Given passage: Begin

Soy Set to Withstand Exotic Aphid

By Jan Suszkiw
November 7, 2005

A key genetic discovery by Agricultural Research Service (ARS) and university scientists opens the door to breeding soybeans that can resist Chinese soybean aphids.

Since first being detected in Wisconsin in 2000, the soybean aphid (Aphis glycines) has spread across the Midwest and into the Deep South, causing millions of dollars of losses to the legume crop. Growers have fought back with insecticide spraying, a practice that adds $12 to $25 per acre to their production costs.

ARS plant pathologist Glen Hartman and University of Illinois (UI) collaborators at Urbana have worked to find cheaper, longer-term alternatives. In early 2004, their efforts paid off with the discovery of Rag1, a single gene conferring resistance to the exotic aphid in two southern cultivars that are no longer grown.

Normally, the sap-sucking pest causes harm in the form of stunted growth, disfigured leaves, poor pod formation, and the plant's eventual death. But in tests, neither wingless female aphids nor their nymph offspring survived for long when confined to the resistant beans' leaves. Typically, 94 to 100 percent of female aphids died within 10 days--compared to 17 percent on “Pana,” a nonresistant variety--reports Hartman, at ARS' Soybean/Maize Germplasm, Pathology, and Genetics Research Unit in Urbana. Nymphs suffered a similar fate, he adds.

Given passage: End
Exercise data: Begin

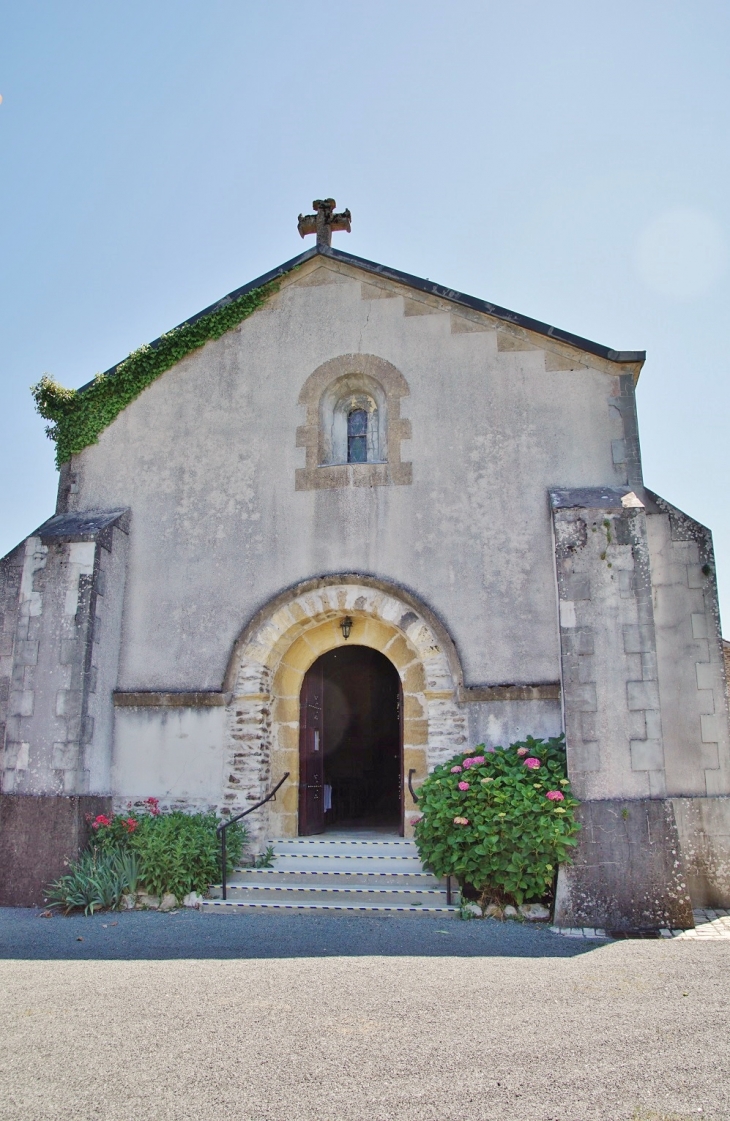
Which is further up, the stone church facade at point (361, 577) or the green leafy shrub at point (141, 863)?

Exercise data: End
Exercise data: Begin

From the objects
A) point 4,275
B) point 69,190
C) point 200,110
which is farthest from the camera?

Exercise data: End

◆ Complete the following
A – Summarize the soybean aphid article in two sentences.
B – Carry the soybean aphid article forward from its last sentence.

◆ Your responses
A – Since its detection in Wisconsin in 2000, the soybean aphid has spread across the Midwest and into the Deep South, causing millions of dollars of losses and pushing growers to spend $12 to $25 per acre on insecticide spraying. ARS plant pathologist Glen Hartman and University of Illinois collaborators discovered Rag1, a single gene conferring resistance in two southern cultivars that are no longer grown, and in tests 94 to 100 percent of female aphids on the resistant beans died within 10 days, compared to 17 percent on the nonresistant "Pana."

B –
Hartman and UI collaborators Curtis Hill, Shawn Carlson, Brian Diers and Yan Li identified the aphid resistance after screening 800 commercial soybean cultivars and 3,000 germplasm accessions managed by ARS in Urbana. Since publishing their finding in Crop Science, the team has mapped Rag1's genetic whereabouts on the resistant beans' DNA (deoxyribonucleic acid). They've also identified marker regions and devised technology to detect them so that soybean breeders can rapidly identify resistant plants.

New, high-yielding cultivars bred to express Rag1 could be available by 2008. Meanwhile, the team's search for other resistance genes continues.

Read more about their work in the November 2005 issue of Agricultural Research magazine.

ARS is the U.S. Department of Agriculture's chief scientific research agency.